→ MATERIAL FOR THIS TASK
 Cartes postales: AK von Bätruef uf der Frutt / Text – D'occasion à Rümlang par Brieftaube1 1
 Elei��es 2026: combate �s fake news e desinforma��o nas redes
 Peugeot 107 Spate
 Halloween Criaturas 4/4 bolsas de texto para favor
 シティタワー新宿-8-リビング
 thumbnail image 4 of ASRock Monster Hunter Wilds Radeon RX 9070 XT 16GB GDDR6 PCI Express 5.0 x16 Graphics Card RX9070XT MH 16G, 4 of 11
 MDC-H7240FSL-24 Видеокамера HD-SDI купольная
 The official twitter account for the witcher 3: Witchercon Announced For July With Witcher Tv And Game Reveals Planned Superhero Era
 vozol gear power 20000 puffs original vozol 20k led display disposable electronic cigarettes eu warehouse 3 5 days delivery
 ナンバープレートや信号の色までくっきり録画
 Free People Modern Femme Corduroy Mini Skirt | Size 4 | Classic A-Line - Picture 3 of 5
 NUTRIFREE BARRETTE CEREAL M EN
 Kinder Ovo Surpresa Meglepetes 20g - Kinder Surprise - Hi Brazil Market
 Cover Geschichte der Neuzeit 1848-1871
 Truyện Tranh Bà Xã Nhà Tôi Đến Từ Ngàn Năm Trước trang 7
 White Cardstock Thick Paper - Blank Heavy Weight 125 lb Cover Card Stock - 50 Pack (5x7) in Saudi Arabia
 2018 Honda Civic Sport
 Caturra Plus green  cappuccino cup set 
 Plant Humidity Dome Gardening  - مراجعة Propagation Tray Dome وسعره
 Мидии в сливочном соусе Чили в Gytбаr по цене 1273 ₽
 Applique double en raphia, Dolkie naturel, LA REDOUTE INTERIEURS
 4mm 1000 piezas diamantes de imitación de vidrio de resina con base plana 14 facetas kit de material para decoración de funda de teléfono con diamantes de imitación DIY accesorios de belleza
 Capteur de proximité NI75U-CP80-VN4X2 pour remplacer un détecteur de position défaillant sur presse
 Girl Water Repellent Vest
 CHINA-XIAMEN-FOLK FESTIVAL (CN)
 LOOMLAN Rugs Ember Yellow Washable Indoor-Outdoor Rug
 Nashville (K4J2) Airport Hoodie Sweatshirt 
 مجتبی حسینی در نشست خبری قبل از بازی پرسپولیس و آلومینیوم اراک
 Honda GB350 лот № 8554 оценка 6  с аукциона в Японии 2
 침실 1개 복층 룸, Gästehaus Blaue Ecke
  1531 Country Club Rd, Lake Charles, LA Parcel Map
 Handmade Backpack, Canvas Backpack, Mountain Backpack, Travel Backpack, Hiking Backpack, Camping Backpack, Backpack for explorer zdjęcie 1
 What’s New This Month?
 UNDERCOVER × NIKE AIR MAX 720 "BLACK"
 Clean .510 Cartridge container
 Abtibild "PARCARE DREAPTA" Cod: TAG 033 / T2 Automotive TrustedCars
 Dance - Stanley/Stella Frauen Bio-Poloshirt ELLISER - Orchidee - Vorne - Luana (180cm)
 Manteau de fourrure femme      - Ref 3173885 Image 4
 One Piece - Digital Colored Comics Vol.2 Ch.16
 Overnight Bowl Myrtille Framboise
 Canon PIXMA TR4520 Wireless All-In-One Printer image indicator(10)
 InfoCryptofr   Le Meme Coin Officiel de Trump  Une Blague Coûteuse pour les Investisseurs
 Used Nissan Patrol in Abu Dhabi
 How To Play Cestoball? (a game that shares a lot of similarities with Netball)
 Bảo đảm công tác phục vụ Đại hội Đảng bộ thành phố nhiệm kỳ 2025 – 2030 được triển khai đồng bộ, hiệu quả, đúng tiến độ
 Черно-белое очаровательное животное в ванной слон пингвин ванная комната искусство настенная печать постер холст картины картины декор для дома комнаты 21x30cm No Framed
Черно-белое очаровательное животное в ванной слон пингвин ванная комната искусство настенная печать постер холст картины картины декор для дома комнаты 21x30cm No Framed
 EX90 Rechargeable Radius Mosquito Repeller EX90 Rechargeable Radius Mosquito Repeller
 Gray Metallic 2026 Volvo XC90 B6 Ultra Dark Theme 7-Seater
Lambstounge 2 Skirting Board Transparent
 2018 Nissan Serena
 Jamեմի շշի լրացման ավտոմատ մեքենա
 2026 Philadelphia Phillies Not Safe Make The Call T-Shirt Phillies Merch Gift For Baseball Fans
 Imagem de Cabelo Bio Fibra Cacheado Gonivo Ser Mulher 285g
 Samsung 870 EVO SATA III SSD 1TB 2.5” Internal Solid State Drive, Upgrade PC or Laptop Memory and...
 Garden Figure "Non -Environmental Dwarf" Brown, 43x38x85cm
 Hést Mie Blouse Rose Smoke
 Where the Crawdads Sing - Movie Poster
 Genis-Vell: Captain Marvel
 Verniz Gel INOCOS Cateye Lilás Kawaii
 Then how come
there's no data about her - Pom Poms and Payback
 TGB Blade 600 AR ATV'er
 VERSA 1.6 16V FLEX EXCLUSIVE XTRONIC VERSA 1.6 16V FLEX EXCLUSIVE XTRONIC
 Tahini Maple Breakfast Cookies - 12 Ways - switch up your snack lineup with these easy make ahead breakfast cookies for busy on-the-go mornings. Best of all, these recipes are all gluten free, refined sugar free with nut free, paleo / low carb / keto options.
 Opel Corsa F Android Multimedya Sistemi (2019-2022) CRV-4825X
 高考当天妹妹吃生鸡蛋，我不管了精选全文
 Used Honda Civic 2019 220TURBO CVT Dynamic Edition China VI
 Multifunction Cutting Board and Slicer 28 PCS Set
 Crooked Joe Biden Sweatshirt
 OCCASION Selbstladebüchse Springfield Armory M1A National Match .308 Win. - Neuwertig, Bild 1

→ ABOUT THIS EXERCISE
Within the material above, find every line containing the word "Framed" and copy it.

→ TASK SOLUTION
 Черно-белое очаровательное животное в ванной слон пингвин ванная комната искусство настенная печать постер холст картины картины декор для дома комнаты 21x30cm No Framed
Черно-белое очаровательное животное в ванной слон пингвин ванная комната искусство настенная печать постер холст картины картины декор для дома комнаты 21x30cm No Framed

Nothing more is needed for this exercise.